WHAT THIS EXERCISE ASKS:
1. According to the Honolulu travel account, which artist made the statue of Father Damien in front of the Hawai'i State Capitol?
2. Extend the Honolulu travel account, picking up after its final sentence.

SOURCE EXTRACT:
-- -- --

Four years and a few months after our trip to Maui, a conference brought us back to Hawaii. It was an exclamation point that capped a year full of beach travel. But this was emphatically not a beach vacation.
- My biggest fear was getting there and back. I’ve had bad luck with air travel recently and was fully ready for us to get stuck on a layover or loose baggage. It ended up being the smoothest ride both ways, and all four flights were early to their destination. Delta from National via JFK and United to Dulles via LAX, in case you were wondering.
- My first impression of Honolulu was paved paradise. It required much skill to turn tropical heaven into a commuter nightmare, but there is nothing the Americans can’t do. Then I remembered that it is first and foremost a military base, so of course there would be “interstate” highways — marked H — for all those defense needs, and more roads led to more cars which in turn led to most of downtown Honolulu being congested.
- But the weather and the beaches and the food are all so nice that tourists won’t mind crossing 8 lanes of traffic to reach their destination, or get a good shot of that mural. Resilience!
Statue of Father Damien in front of the Hawai'i State Capitol, Honolulu.
- Then there is the brutalist bug, which has spread to Hawaii’s State Capitol and which, surprisingly, I didn’t mind as much as e.g. Boston City Hall or L’Enfant Plaza. The brilliant statue of Father Damien — Saint Damien of Molokai — helped, and I was sad to see that the artist who made it, Marisol Escobar, “became world-famous in the mid-1960s, but lapsed into relative obscurity within a decade.” so the statue, made in 1969, was close to the end of her brief career.

-- -- --

[Scene-based reasoning records]
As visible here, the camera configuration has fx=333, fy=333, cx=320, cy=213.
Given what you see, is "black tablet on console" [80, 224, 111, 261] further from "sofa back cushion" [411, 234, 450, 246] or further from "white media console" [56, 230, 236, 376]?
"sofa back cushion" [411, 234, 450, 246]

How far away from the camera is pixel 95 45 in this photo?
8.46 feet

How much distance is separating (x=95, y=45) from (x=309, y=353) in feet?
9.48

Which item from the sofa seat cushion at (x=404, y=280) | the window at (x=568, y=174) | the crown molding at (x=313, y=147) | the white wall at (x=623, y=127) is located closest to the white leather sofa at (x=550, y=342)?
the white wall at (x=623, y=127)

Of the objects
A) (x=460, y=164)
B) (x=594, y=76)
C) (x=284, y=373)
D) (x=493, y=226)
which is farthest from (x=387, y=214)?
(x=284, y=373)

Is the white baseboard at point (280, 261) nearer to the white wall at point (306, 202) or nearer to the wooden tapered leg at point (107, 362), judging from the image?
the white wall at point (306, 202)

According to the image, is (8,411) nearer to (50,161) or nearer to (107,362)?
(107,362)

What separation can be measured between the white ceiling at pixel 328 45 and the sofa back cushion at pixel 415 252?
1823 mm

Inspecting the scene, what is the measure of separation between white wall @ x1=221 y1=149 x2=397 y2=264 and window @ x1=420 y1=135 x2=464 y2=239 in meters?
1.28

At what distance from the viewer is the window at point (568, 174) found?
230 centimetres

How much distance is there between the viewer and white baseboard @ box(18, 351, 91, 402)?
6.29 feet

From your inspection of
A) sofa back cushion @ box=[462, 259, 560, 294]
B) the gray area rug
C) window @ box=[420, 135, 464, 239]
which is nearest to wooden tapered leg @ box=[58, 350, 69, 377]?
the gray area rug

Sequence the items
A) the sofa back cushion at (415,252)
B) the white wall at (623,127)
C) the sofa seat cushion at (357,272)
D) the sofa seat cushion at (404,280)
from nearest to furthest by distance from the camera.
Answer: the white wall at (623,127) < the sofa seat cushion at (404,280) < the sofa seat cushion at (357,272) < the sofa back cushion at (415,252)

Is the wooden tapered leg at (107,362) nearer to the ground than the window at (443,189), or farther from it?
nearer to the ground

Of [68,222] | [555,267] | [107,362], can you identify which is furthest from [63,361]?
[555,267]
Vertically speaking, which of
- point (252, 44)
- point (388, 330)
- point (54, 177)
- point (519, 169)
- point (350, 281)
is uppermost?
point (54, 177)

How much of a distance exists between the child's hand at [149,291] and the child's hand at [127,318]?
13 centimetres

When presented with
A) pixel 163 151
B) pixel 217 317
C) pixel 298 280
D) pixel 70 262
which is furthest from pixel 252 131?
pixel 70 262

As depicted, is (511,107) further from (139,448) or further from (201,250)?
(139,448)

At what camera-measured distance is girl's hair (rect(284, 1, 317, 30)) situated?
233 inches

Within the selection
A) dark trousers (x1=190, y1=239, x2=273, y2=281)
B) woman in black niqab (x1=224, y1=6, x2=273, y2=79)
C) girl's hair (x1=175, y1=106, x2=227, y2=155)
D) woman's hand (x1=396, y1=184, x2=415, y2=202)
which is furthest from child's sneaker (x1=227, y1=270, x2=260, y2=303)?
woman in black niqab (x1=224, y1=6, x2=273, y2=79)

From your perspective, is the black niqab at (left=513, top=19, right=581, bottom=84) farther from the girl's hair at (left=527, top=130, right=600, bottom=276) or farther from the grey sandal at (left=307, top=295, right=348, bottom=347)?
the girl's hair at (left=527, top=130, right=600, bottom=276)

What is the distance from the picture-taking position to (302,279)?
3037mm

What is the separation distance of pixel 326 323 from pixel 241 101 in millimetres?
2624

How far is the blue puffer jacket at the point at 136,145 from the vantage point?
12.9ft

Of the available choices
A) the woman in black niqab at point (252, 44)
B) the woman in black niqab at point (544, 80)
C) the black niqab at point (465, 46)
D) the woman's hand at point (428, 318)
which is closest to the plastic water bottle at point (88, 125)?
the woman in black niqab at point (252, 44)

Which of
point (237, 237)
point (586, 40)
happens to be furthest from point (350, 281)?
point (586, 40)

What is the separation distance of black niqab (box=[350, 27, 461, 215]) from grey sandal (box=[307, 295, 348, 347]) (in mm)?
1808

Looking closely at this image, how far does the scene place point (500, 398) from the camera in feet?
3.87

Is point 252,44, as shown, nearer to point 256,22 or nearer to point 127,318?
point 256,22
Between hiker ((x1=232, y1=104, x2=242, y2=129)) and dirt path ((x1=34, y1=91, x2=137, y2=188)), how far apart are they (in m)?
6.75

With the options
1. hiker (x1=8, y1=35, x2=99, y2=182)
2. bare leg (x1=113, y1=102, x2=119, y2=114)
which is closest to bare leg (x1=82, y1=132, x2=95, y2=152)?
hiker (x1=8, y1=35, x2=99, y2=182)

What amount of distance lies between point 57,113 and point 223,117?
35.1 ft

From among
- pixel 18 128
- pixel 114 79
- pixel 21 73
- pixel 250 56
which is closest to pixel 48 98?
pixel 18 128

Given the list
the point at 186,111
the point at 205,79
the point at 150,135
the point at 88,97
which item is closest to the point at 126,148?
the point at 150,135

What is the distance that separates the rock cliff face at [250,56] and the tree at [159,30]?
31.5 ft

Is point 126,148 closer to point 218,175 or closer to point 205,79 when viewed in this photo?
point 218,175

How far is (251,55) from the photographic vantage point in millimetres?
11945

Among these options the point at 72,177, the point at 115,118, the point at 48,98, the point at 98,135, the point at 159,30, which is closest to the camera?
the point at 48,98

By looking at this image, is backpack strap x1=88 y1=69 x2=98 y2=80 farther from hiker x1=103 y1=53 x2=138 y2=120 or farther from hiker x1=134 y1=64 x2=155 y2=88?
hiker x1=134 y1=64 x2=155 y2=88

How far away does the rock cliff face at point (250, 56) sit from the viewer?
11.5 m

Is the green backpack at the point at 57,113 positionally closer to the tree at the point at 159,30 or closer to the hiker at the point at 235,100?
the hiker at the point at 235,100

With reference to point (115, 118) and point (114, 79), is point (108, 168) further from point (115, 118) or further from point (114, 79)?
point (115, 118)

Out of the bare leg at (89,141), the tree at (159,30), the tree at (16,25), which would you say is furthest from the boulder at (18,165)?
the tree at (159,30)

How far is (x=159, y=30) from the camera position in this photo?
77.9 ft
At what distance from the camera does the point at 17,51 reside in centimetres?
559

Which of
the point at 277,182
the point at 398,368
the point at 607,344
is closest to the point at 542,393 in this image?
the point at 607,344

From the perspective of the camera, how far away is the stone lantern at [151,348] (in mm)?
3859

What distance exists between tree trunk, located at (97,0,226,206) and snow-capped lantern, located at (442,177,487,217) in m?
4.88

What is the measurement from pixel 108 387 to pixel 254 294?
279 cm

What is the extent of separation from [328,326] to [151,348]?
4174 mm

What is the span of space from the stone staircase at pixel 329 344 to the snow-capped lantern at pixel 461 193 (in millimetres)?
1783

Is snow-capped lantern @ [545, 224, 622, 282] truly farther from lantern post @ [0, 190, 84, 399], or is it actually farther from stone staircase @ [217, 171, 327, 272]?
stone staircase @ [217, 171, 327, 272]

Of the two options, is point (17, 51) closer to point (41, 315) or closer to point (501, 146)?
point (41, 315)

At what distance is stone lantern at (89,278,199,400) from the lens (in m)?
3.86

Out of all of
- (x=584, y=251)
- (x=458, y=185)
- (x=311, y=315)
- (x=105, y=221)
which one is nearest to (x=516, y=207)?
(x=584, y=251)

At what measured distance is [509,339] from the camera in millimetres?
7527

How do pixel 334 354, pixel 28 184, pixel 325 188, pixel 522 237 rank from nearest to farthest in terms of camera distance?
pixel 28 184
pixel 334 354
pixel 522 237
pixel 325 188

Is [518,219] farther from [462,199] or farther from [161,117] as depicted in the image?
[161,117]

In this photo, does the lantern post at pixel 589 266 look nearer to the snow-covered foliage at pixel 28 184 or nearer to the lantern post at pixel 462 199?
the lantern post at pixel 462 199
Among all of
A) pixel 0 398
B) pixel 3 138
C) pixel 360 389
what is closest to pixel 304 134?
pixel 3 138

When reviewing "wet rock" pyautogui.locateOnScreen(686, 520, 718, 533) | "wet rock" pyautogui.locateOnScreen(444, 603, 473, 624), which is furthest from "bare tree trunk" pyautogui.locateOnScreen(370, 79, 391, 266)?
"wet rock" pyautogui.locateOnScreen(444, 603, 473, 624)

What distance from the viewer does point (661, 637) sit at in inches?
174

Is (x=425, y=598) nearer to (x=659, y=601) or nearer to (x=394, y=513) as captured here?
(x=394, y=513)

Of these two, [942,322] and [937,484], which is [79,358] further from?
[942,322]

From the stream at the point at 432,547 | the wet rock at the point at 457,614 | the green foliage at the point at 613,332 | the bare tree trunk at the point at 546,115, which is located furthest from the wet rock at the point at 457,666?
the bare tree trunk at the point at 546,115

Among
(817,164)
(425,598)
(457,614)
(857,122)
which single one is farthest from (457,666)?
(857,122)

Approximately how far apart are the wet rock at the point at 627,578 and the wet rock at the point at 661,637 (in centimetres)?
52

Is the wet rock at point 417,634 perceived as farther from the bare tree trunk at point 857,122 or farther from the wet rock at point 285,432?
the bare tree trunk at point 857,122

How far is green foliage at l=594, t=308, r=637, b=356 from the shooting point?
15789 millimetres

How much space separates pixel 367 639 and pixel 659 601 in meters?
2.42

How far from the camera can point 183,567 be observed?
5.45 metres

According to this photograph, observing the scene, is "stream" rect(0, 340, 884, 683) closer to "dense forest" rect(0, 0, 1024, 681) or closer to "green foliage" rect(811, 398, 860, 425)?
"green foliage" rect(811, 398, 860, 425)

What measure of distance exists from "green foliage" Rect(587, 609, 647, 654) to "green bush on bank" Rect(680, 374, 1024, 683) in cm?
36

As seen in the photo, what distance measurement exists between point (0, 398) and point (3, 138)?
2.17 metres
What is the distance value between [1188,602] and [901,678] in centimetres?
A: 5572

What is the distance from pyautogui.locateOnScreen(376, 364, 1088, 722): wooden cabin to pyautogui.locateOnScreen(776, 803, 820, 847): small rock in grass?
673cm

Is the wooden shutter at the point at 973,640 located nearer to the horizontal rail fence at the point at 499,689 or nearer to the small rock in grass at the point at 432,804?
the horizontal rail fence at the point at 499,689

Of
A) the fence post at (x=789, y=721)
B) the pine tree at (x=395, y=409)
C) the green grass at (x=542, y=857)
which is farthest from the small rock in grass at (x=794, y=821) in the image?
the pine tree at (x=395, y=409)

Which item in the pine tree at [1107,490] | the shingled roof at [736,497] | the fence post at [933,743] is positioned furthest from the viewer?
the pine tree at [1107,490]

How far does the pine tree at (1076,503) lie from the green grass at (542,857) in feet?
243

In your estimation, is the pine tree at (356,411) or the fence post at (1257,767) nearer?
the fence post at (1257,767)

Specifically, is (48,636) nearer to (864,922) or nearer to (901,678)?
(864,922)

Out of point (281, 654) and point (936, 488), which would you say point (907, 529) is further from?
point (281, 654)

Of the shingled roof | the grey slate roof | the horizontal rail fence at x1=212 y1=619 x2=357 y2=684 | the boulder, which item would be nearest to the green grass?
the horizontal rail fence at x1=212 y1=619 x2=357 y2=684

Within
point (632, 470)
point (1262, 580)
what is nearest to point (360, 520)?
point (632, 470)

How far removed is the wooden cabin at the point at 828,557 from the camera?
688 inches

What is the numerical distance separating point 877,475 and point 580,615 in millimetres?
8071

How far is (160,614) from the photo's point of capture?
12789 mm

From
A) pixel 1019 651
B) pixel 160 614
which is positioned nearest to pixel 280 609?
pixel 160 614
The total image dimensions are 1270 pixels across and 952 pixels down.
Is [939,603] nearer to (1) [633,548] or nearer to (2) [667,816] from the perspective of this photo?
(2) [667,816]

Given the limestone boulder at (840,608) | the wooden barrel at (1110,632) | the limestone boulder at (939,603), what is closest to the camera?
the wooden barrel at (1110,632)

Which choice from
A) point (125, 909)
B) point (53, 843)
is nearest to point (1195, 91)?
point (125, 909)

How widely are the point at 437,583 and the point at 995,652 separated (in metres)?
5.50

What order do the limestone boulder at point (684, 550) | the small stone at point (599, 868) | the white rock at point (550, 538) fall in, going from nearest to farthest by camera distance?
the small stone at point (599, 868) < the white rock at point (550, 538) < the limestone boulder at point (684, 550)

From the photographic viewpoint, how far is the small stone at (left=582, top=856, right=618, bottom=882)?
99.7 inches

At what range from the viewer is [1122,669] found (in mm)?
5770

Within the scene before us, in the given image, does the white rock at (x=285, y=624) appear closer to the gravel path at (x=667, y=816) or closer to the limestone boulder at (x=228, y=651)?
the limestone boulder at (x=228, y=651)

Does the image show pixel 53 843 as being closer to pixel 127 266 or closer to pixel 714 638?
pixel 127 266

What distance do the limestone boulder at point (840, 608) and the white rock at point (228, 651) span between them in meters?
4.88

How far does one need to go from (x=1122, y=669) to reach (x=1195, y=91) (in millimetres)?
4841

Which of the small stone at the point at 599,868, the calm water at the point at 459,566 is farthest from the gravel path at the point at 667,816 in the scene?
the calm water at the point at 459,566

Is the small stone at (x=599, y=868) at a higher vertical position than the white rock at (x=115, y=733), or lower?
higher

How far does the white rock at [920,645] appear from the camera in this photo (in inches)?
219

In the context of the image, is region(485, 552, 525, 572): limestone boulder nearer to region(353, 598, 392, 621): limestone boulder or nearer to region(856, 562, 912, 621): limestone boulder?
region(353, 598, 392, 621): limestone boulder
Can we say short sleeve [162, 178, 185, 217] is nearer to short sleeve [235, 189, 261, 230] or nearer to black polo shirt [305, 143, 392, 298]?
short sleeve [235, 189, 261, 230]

-- -- --

ANSWERS BY TASK:
1. Marisol Escobar

2.
- But concrete caskets are not the ugliest thing humanity visited upon the island. There is also glass and steel, because nothing makes more sense to build on a tropical paradise than a greenhouse.
- Of course, it is not all gloomy — far from it. The more ground-level the building was, the nicer it was to be around (funny how that works), and even in the nooks and crannies between the brutalist behemoths you could find livable spaces. They also tended to serve great food!
Wasabi Bistro, Waikiki, HI.
- Which is a segue into all the marvelous food we had on Oahu, and usually in unassuming places: from Korean BBQ at a shopping center food court, to Waiola shave ice in a bit of an urban desert, to shrimp at a North Shore food truck. Admittedly, it was nothing you could not also get in DC: four twice the price and with half the quality. Also, as good as shave ice was, bao bing was better.
- Ube and taro have been a family favorite ever since a visit to Mt. Pleasant’s Purple Patch soon after we moved to DC, so we were happy to see it used everywhere, including an ube-flavored Melona you could get at a gas station. So clearly we went twice to a restaurant that served both pancakes and waffles made with ube, and of course the next step is to start making them at home.
- This is all good food, but for the food/atmosphere combination Wasabi bistro was best by far, and I am a bit worried for our waistlines and wallets both if and when we go to Japan.
Mana Kai catamaran just before leaving for Turtle Canyon, Waikiki, HI.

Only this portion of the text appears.